I point this out to my dad who harrumphs and says that he has brought this thorny issue up with the powers-that-be, but to no avail. No explanation had ever been given and the flag has never flown here. I'm tempted to demand an explanation myself and am about to rise from my seat when a carafe of particularly fine red wine arrives, followed swiftly by the best steak tartare I've ever tasted. The French know how to cool nationalistic ardour. Pretty soon I couldn't care less which flag flies above the club as long as the wine keeps coming and I can have one more portion of the sublime tarte aux pommes.
I know I'm starting to sound a little like Taki in The Spectator but it's that sort of place. A touch of the Old World resisting the incessant development of this coastline that has left no square metre of the area uncovered by an ugly villa.
Driving from Nice airport up the coast, you notice that there are no divisions between the former towns of Antibes, Cannes and Mandelieu: they now all blend into one huge coastal sprawl interspersed with surgical auto-routes. It's not what it once was. With relief we retreat inland into the shadow of the perfume city of Grasse. Once home, more wine is produced and we sit on the terrace overlooking the gardens, basking in the evening sun.
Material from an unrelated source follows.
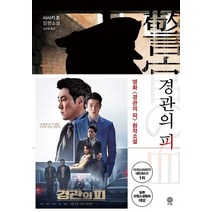 경관의 피:사사키 조 장편소설, 비채, 사사키 조 저/김선영 역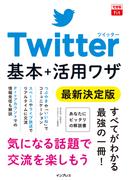できるfit Twitter 基本＋活用ワザ 最新決定版(できるfitシリーズ)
I often think of moving down here, do some writing, live the good life. It would never happen – too much wine, sun and good food. I don't think I've ever managed to do much work down here – it just seems inappropriate. The following day on the Croisette in Cannes I watch the world go by and find it hard to imagine anyone actually holding down a job here. I know that they do but it just seems silly. It seems so irritating that something as tiresome as work could intrude on a Provençal day.
Maybe I'll just make olive oil and sell it to posh shops like Alex James and his cheese? Can't wait to tell Stacey and the kids... they'll be thrilled.